=== Listed records ===

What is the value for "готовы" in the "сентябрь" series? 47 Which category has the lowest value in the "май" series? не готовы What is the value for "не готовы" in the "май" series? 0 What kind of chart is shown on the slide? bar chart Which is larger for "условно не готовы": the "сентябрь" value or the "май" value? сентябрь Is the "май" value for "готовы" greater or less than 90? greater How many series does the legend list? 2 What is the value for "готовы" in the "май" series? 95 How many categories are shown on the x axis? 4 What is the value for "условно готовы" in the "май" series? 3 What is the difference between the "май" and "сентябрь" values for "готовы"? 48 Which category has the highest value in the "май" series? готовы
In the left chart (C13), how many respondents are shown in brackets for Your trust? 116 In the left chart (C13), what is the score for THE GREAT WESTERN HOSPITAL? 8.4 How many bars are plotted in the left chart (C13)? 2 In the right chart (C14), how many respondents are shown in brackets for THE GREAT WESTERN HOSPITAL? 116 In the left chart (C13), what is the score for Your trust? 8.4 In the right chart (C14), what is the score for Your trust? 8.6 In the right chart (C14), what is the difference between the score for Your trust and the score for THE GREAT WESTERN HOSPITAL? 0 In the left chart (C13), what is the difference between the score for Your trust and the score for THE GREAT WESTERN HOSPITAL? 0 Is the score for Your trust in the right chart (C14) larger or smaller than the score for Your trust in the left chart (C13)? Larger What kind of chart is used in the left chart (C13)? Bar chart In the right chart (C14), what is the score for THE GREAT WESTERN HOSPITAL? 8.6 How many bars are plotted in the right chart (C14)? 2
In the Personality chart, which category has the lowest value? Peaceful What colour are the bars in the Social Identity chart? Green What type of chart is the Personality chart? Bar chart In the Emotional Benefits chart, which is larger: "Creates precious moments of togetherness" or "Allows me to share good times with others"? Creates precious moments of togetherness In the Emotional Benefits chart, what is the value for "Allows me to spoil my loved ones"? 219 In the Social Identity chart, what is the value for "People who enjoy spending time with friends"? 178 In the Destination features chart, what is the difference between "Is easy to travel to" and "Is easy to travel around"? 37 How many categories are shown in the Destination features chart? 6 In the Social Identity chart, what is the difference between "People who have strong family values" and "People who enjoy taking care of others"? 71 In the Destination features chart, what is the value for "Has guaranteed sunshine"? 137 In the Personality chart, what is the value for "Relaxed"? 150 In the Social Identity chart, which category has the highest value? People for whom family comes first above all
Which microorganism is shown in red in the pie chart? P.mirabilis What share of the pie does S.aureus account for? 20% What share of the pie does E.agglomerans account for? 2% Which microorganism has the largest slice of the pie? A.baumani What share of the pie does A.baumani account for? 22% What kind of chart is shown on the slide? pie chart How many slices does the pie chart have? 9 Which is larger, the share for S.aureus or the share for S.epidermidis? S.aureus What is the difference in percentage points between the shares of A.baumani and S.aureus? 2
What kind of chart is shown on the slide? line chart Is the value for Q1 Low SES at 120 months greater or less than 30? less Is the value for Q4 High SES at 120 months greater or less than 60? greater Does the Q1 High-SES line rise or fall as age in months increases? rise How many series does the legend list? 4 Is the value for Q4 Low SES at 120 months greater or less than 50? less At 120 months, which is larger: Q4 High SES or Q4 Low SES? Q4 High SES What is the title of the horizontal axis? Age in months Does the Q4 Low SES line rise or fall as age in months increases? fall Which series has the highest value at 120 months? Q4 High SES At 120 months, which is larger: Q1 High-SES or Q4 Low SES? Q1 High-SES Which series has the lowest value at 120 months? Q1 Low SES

===

» **Aim of the task**: Revise the items above by changing each "chart" to "graph", and keep all other text unchanged.

» **Exercise output**:
What is the value for "готовы" in the "сентябрь" series? 47 Which category has the lowest value in the "май" series? не готовы What is the value for "не готовы" in the "май" series? 0 What kind of graph is shown on the slide? bar graph Which is larger for "условно не готовы": the "сентябрь" value or the "май" value? сентябрь Is the "май" value for "готовы" greater or less than 90? greater How many series does the legend list? 2 What is the value for "готовы" in the "май" series? 95 How many categories are shown on the x axis? 4 What is the value for "условно готовы" in the "май" series? 3 What is the difference between the "май" and "сентябрь" values for "готовы"? 48 Which category has the highest value in the "май" series? готовы
In the left graph (C13), how many respondents are shown in brackets for Your trust? 116 In the left graph (C13), what is the score for THE GREAT WESTERN HOSPITAL? 8.4 How many bars are plotted in the left graph (C13)? 2 In the right graph (C14), how many respondents are shown in brackets for THE GREAT WESTERN HOSPITAL? 116 In the left graph (C13), what is the score for Your trust? 8.4 In the right graph (C14), what is the score for Your trust? 8.6 In the right graph (C14), what is the difference between the score for Your trust and the score for THE GREAT WESTERN HOSPITAL? 0 In the left graph (C13), what is the difference between the score for Your trust and the score for THE GREAT WESTERN HOSPITAL? 0 Is the score for Your trust in the right graph (C14) larger or smaller than the score for Your trust in the left graph (C13)? Larger What kind of graph is used in the left graph (C13)? Bar graph In the right graph (C14), what is the score for THE GREAT WESTERN HOSPITAL? 8.6 How many bars are plotted in the right graph (C14)? 2
In the Personality graph, which category has the lowest value? Peaceful What colour are the bars in the Social Identity graph? Green What type of graph is the Personality graph? Bar graph In the Emotional Benefits graph, which is larger: "Creates precious moments of togetherness" or "Allows me to share good times with others"? Creates precious moments of togetherness In the Emotional Benefits graph, what is the value for "Allows me to spoil my loved ones"? 219 In the Social Identity graph, what is the value for "People who enjoy spending time with friends"? 178 In the Destination features graph, what is the difference between "Is easy to travel to" and "Is easy to travel around"? 37 How many categories are shown in the Destination features graph? 6 In the Social Identity graph, what is the difference between "People who have strong family values" and "People who enjoy taking care of others"? 71 In the Destination features graph, what is the value for "Has guaranteed sunshine"? 137 In the Personality graph, what is the value for "Relaxed"? 150 In the Social Identity graph, which category has the highest value? People for whom family comes first above all
Which microorganism is shown in red in the pie graph? P.mirabilis What share of the pie does S.aureus account for? 20% What share of the pie does E.agglomerans account for? 2% Which microorganism has the largest slice of the pie? A.baumani What share of the pie does A.baumani account for? 22% What kind of graph is shown on the slide? pie graph How many slices does the pie graph have? 9 Which is larger, the share for S.aureus or the share for S.epidermidis? S.aureus What is the difference in percentage points between the shares of A.baumani and S.aureus? 2
What kind of graph is shown on the slide? line graph Is the value for Q1 Low SES at 120 months greater or less than 30? less Is the value for Q4 High SES at 120 months greater or less than 60? greater Does the Q1 High-SES line rise or fall as age in months increases? rise How many series does the legend list? 4 Is the value for Q4 Low SES at 120 months greater or less than 50? less At 120 months, which is larger: Q4 High SES or Q4 Low SES? Q4 High SES What is the title of the horizontal axis? Age in months Does the Q4 Low SES line rise or fall as age in months increases? fall Which series has the highest value at 120 months? Q4 High SES At 120 months, which is larger: Q1 High-SES or Q4 Low SES? Q1 High-SES Which series has the lowest value at 120 months? Q1 Low SES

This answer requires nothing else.